TEXT TO READ>

Ok, managed to read the full article..

... New Zealand’s has only 14 and the professional season is all over within four months. In France, club governance is the responsibility of an independent organisation [the Ligue Nationale de Rugby or LNR] which is entirely separate from the host union [the Fédération Française de Rugby or FFR]. Down south New Zealand Rugby runs the provincial and the national game.

That is the National Provincial Championship, a competition of 14 representative union based teams run through the SH international window and only semi professional (paid only during it's running). It is run by NZR and goes for two and a half months.


Super Rugby is a competition involving 12 fully professional teams, of which 5 are of New Zealand eligibility, and another joint administered team of Pacific Island eligibility, with NZR involvement. It was a 18 week competition this year, so involved (randomly chosen I believe) extra return fixtures (2 or 3 home and away derbys), and is run by Super Rugby Pacific's own independent Board (or organisation). The teams may or may not be independently run and owned (note, this does not necessarily mean what you think of as 'privately owned').


LNR was setup by FFR and the French Government to administer the professional game in France. In New Zealand, the Players Association and Super Rugby franchises agreed last month to not setup their own governance structure for professional rugby and re-aligned themselves with New Zealand Rugby. They had been proposing to do something like the English model, I'm not sure how closely that would have been aligned to the French system but it did not sound like it would have French union executive representation on it like the LNR does.

In the shaky isles the professional pyramid tapers to a point with the almighty All Blacks. In France the feeling for country is no more important than the sense of fierce local identity spawned at myriad clubs concentrated in the southwest. Progress is achieved by a nonchalant shrug and the wide sweep of nuanced negotiation, rather than driven from the top by a single intense focus.

Yes, it is pretty much a 'representative' selection system at every level, but these union's are having to fight for their existence against the regime that is NZR, and are currently going through their own battle, just as France has recently as I understand it. A single focus, ala the French game, might not be the best outcome for rugby as a whole.


For pure theatre, it is a wonderful article so far. I prefer 'Ntamack New Zealand 2022' though.

The young Crusader still struggles to solve the puzzle posed by the shorter, more compact tight-heads at this level but he had no problem at all with Colombe.

It was interesting to listen to Manny during an interview on Maul or Nothing, he citied that after a bit of banter with the All Black's he no longer wanted one of their jersey's after the game. One of those talks was an eye to eye chat with Tamaiti Williams, there appear to be nothing between the lock and prop, just a lot of give and take. I thought TW angled in and caused Taylor to pop a few times, and that NZ were lucky to be rewarded.

f you have a forward of 6ft 8ins and 145kg, and he is not at all disturbed by a dysfunctional set-piece, you are in business.

He talked about the clarity of the leadership that helped alleviate any need for anxiety at the predicaments unfolding before him. The same cannot be said for New Zealand when they had 5 minutes left to retrieve a match winning penalty, I don't believe. Did the team in black have much of a plan at any point in the game? I don't really call an autonomous 10 vehicle they had as innovative. I think Razor needs to go back to the dealer and get a new game driver on that one.

Vaa’i is no match for his power on the ground. Even in reverse, Meafou is like a tractor motoring backwards in low gear, trampling all in its path.

MATERIAL PROVIDED>
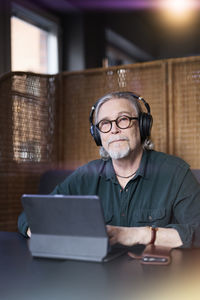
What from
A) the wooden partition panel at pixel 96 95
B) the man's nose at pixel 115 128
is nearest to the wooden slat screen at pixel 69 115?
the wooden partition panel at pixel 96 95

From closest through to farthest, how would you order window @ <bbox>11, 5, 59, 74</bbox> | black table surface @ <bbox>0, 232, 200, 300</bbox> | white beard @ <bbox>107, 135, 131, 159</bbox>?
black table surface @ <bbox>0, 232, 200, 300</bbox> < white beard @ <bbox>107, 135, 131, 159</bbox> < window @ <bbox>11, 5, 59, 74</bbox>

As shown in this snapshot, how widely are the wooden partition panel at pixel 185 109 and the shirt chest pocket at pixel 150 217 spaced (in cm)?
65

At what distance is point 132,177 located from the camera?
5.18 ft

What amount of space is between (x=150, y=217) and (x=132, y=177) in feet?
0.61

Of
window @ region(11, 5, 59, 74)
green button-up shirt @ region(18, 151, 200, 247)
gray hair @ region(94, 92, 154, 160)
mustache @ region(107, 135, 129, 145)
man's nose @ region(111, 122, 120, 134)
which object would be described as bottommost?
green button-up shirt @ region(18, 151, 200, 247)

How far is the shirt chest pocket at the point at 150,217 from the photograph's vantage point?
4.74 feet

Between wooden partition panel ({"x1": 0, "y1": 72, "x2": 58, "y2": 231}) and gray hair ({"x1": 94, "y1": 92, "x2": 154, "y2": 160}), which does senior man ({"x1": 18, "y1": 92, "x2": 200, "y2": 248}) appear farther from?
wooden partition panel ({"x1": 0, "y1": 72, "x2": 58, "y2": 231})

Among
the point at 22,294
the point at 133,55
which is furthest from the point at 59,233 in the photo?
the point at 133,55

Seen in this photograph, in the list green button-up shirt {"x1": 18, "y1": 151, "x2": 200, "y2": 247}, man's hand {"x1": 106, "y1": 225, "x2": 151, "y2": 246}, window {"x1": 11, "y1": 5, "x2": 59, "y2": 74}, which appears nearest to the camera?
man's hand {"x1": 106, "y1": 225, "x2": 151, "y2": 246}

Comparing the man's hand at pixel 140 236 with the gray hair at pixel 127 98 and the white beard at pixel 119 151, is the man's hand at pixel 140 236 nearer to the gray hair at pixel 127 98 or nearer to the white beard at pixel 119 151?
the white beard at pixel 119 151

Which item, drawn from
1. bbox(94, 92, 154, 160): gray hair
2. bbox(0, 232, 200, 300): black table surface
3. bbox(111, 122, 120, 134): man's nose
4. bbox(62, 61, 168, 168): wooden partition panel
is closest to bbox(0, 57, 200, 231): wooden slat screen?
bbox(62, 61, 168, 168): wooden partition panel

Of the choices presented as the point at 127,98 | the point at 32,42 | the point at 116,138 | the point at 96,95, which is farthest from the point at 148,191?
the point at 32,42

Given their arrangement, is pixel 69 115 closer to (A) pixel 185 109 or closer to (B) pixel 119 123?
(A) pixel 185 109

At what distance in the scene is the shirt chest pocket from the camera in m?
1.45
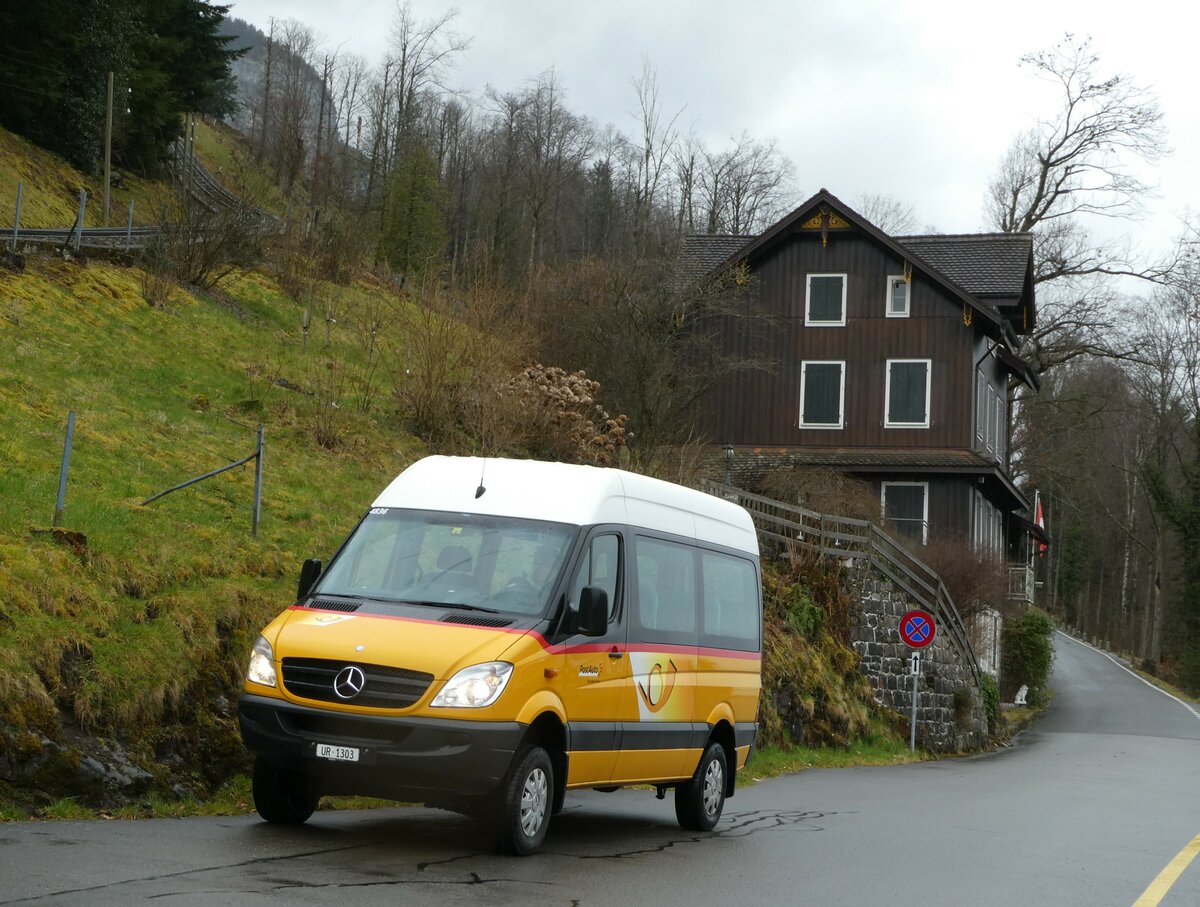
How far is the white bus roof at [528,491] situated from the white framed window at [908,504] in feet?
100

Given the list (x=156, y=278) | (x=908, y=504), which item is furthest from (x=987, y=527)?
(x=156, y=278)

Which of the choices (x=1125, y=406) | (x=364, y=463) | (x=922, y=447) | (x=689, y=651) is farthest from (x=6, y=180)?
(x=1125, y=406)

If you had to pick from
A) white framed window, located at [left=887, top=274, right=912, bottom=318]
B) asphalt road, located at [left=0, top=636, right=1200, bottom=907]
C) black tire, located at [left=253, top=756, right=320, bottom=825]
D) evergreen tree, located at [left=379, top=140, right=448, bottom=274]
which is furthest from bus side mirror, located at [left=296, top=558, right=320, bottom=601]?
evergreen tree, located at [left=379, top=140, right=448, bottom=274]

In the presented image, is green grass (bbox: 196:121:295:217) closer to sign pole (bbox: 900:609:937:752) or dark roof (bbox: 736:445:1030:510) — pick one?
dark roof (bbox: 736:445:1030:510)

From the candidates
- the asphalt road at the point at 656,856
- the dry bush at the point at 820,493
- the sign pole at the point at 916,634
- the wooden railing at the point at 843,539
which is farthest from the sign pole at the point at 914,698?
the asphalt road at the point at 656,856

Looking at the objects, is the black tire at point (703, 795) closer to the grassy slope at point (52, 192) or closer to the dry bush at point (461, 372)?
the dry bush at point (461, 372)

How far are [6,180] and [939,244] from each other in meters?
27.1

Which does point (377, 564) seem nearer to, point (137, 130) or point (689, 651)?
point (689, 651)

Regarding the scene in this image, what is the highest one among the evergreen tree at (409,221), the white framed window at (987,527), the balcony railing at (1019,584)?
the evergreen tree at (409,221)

PROBLEMS TO WORK ON>
• A. Output the section of the rugby post that begins at the words "For pure theatre, it" and stops after "all with Colombe.".
• B. According to the rugby post, who set up the LNR?

EXERCISE RESULTS>
• A.
For pure theatre, it is a wonderful article so far. I prefer 'Ntamack New Zealand 2022' though.

The young Crusader still struggles to solve the puzzle posed by the shorter, more compact tight-heads at this level but he had no problem at all with Colombe.

• B. The FFR and the French Government.